» **The request**
Output the stretch of the NRC enforcement excerpt from "Since this violation" through "report is closed." word for word.

» **Excerpt**
These conditions were reported by the licensee as conditions prohibited by TS. The licensee entered this issue into its corrective action program as Condition Report CR-CNS-2016-06202.
Since this violation occurred during the discretion period described in EGM 11-003, Revision 3, the NRC is exercising enforcement discretion in accordance with Section 3.5, Violations Involving Special Circumstances, of the NRC Enforcement Policy, and therefore will not issue enforcement action for this violation (EA-16-226).
In accordance with EGM 11-003, Revision 3, each licensee that receives discretion must submit a license amendment required within 12 months of the NRC staffs publication in the Federal Register of the notice of availability for a generic change to the standard TS to provide more clarity to the term OPDRV.
This licensee event report is closed.
b. Findings
No findings were identified.

» **Listing**
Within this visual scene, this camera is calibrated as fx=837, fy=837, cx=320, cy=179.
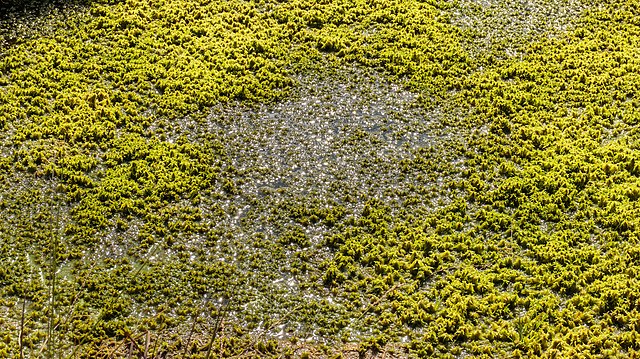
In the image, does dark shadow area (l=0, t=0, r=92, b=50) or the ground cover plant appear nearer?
the ground cover plant

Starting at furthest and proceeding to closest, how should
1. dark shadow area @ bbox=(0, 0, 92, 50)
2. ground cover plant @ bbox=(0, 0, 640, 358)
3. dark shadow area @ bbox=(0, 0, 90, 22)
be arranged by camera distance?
dark shadow area @ bbox=(0, 0, 90, 22)
dark shadow area @ bbox=(0, 0, 92, 50)
ground cover plant @ bbox=(0, 0, 640, 358)

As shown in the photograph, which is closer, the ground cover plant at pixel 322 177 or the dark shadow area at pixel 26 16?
the ground cover plant at pixel 322 177

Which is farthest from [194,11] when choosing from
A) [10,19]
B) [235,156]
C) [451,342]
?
[451,342]

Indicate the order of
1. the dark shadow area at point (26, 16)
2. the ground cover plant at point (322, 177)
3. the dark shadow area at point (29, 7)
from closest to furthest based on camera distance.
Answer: the ground cover plant at point (322, 177), the dark shadow area at point (26, 16), the dark shadow area at point (29, 7)

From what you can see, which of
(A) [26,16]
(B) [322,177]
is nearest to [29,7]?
(A) [26,16]

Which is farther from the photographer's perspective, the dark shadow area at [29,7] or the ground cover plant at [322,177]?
the dark shadow area at [29,7]

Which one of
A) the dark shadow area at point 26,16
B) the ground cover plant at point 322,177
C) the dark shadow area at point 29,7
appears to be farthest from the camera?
the dark shadow area at point 29,7

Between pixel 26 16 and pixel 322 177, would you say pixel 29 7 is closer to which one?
pixel 26 16

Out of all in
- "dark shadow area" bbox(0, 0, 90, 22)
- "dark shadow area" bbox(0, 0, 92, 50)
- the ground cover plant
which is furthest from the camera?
"dark shadow area" bbox(0, 0, 90, 22)

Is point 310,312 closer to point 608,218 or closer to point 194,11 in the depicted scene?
point 608,218
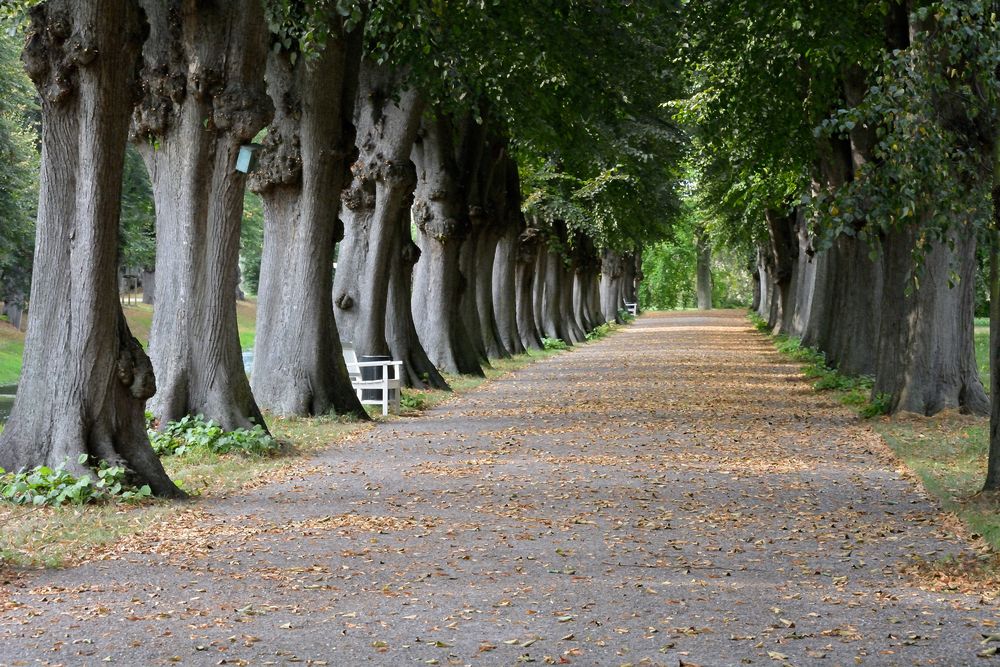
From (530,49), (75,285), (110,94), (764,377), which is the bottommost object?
(764,377)

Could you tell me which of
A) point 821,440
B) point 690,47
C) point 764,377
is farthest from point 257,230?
point 821,440

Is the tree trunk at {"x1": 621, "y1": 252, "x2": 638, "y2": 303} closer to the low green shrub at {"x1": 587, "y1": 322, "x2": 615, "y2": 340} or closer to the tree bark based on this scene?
the low green shrub at {"x1": 587, "y1": 322, "x2": 615, "y2": 340}

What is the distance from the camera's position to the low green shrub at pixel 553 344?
44953 mm

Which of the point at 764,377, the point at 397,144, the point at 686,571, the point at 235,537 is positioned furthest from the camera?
the point at 764,377

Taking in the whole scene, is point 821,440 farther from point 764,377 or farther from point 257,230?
point 257,230

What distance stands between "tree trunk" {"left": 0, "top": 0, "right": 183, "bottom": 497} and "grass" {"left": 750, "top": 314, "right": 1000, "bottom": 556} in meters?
5.80

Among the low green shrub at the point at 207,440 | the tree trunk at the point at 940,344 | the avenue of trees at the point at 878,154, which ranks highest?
the avenue of trees at the point at 878,154

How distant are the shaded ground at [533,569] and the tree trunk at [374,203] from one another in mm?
6919

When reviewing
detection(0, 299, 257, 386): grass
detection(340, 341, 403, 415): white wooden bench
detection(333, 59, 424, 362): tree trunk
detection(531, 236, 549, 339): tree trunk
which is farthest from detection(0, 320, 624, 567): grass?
detection(531, 236, 549, 339): tree trunk

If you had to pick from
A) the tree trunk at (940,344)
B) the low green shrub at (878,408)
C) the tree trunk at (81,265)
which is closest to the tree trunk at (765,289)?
the low green shrub at (878,408)

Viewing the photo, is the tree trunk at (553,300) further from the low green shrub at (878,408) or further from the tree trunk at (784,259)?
the low green shrub at (878,408)

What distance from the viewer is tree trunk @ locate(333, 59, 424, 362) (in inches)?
867

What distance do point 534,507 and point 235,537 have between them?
2.49 metres

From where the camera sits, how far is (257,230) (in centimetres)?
7019
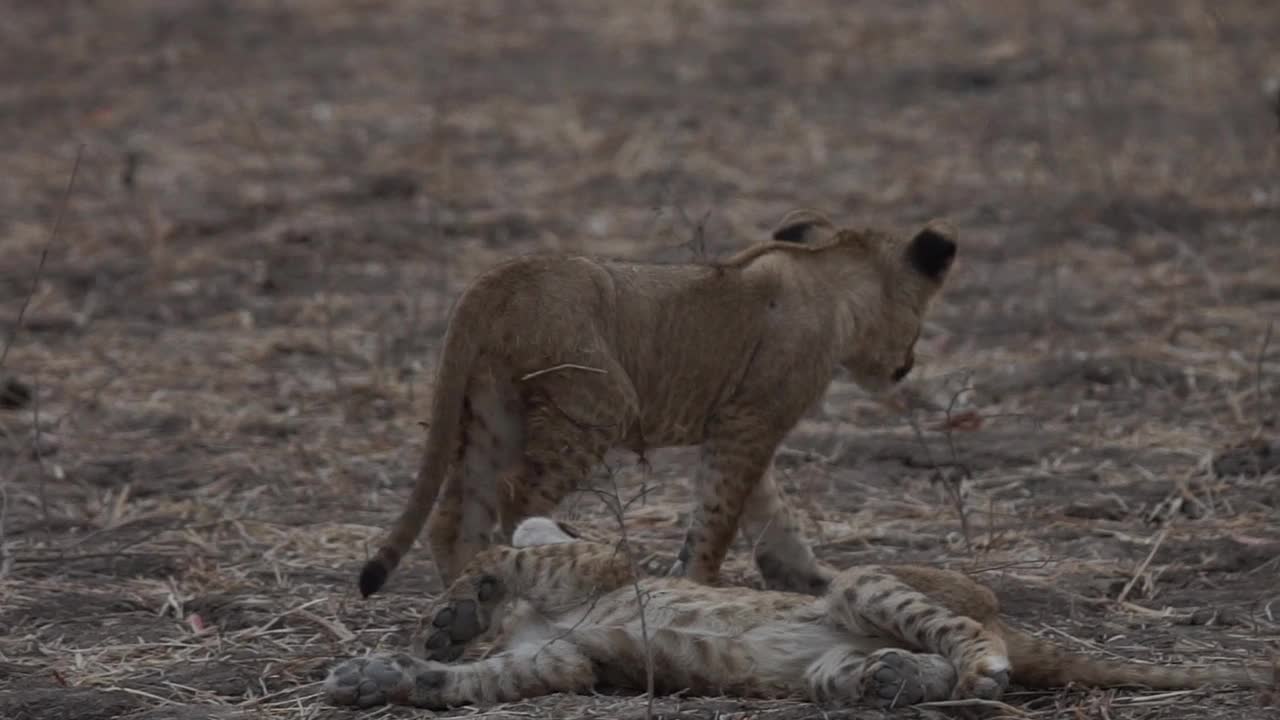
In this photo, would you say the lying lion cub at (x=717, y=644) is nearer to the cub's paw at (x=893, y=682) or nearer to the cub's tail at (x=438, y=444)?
the cub's paw at (x=893, y=682)

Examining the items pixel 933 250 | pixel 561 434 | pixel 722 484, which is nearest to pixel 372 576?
pixel 561 434

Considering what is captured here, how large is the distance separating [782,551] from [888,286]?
1073 mm

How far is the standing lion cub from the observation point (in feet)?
21.2

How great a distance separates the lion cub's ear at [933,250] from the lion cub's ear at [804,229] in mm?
320

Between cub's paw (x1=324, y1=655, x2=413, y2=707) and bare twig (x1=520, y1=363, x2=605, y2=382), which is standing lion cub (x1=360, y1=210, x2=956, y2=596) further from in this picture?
cub's paw (x1=324, y1=655, x2=413, y2=707)

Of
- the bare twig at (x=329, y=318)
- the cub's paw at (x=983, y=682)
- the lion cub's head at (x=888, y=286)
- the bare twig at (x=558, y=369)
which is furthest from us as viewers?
the bare twig at (x=329, y=318)

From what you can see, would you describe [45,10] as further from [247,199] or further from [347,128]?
[247,199]

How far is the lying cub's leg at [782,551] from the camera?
22.4 feet

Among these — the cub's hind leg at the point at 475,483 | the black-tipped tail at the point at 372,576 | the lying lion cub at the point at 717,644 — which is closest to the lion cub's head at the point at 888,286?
the cub's hind leg at the point at 475,483

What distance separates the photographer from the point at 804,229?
25.3 ft

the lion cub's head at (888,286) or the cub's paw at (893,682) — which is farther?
the lion cub's head at (888,286)

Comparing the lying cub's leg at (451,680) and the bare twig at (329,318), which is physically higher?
the lying cub's leg at (451,680)

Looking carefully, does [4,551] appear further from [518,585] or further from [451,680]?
[451,680]

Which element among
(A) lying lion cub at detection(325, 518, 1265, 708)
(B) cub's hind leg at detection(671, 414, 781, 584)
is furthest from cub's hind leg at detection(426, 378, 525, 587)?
(B) cub's hind leg at detection(671, 414, 781, 584)
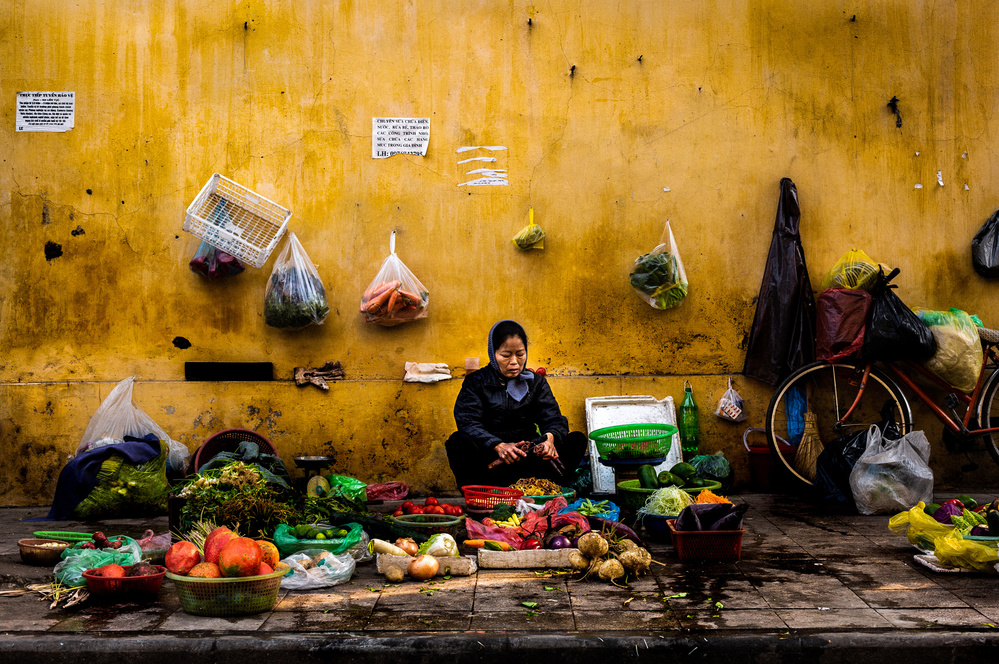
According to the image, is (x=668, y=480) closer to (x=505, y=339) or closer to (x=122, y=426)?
(x=505, y=339)

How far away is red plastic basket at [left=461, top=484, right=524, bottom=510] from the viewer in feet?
17.4

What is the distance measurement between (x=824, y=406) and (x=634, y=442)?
2.29 metres

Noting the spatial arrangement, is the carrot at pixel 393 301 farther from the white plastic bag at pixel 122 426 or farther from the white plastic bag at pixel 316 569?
the white plastic bag at pixel 316 569

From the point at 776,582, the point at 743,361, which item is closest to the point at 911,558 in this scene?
the point at 776,582

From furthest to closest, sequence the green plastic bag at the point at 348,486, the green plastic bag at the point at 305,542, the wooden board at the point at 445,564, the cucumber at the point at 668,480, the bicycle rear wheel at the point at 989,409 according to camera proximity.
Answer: the bicycle rear wheel at the point at 989,409
the green plastic bag at the point at 348,486
the cucumber at the point at 668,480
the green plastic bag at the point at 305,542
the wooden board at the point at 445,564

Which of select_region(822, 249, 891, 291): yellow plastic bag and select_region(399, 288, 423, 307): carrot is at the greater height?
select_region(822, 249, 891, 291): yellow plastic bag

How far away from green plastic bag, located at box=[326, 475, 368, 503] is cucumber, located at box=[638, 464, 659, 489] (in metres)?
2.07

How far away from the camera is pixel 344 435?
686 centimetres

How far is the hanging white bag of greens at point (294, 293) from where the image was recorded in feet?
21.8

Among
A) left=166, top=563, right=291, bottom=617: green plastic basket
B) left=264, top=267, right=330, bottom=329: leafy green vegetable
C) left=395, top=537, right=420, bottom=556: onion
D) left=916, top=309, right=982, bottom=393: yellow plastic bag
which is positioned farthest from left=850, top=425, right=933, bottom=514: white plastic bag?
left=264, top=267, right=330, bottom=329: leafy green vegetable

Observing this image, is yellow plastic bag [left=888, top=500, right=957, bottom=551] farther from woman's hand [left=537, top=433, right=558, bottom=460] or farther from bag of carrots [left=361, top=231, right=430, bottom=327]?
bag of carrots [left=361, top=231, right=430, bottom=327]

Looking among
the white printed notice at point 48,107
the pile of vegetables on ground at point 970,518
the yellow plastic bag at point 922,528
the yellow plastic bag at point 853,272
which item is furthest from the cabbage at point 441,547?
the white printed notice at point 48,107

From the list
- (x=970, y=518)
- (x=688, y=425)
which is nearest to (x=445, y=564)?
(x=970, y=518)

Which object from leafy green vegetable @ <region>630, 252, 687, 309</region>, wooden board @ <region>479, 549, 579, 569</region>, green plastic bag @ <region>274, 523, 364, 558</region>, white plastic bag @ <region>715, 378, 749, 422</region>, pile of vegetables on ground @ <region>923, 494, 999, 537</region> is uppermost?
leafy green vegetable @ <region>630, 252, 687, 309</region>
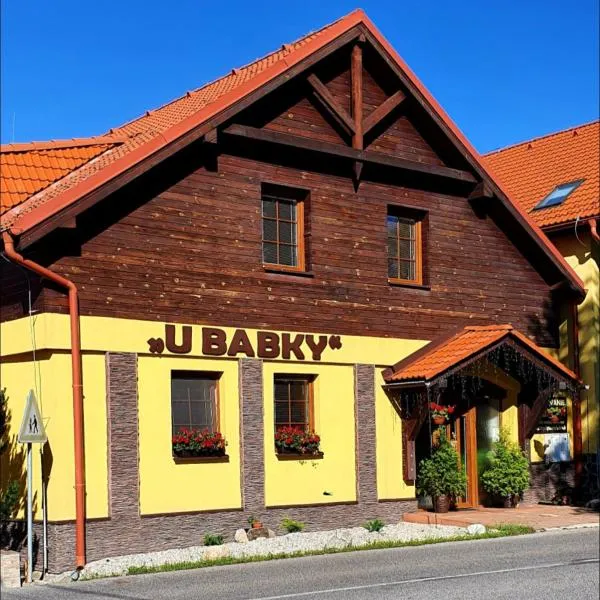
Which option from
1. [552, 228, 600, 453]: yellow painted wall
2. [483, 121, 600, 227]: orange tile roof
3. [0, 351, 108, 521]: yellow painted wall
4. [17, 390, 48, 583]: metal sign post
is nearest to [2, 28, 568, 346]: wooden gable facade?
[552, 228, 600, 453]: yellow painted wall

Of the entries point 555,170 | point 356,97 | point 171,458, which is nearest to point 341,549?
point 171,458

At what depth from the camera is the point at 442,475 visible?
1939cm

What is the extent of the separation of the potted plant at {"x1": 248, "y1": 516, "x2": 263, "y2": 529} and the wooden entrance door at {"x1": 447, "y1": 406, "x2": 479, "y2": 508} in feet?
15.6

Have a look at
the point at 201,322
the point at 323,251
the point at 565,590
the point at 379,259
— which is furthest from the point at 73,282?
the point at 565,590

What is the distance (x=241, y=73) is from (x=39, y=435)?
867 centimetres

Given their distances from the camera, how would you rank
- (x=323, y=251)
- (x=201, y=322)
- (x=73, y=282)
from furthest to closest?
(x=323, y=251) → (x=201, y=322) → (x=73, y=282)

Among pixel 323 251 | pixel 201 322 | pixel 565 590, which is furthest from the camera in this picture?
pixel 323 251

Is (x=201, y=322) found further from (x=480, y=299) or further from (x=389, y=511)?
(x=480, y=299)

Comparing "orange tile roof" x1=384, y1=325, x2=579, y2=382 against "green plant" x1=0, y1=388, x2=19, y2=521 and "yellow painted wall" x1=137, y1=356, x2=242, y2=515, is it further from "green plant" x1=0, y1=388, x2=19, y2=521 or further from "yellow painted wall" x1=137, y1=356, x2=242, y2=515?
"green plant" x1=0, y1=388, x2=19, y2=521

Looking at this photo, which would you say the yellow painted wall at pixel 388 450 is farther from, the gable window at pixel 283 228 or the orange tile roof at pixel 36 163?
the orange tile roof at pixel 36 163

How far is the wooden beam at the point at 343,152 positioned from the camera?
58.3ft

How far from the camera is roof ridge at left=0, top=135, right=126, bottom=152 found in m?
17.8

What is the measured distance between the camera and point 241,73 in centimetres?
2059

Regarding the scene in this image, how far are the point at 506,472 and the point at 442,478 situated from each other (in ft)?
5.49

» **Expected output**
Since this violation occurred during the discretion period described in EGM 11-003, Revision 3, the NRC is exercising enforcement discretion in accordance with Section 3.5, Violations Involving Special Circumstances, of the NRC Enforcement Policy, and therefore will not issue enforcement action for this violation (EA-16-226).
In accordance with EGM 11-003, Revision 3, each licensee that receives discretion must submit a license amendment required within 12 months of the NRC staffs publication in the Federal Register of the notice of availability for a generic change to the standard TS to provide more clarity to the term OPDRV.
This licensee event report is closed.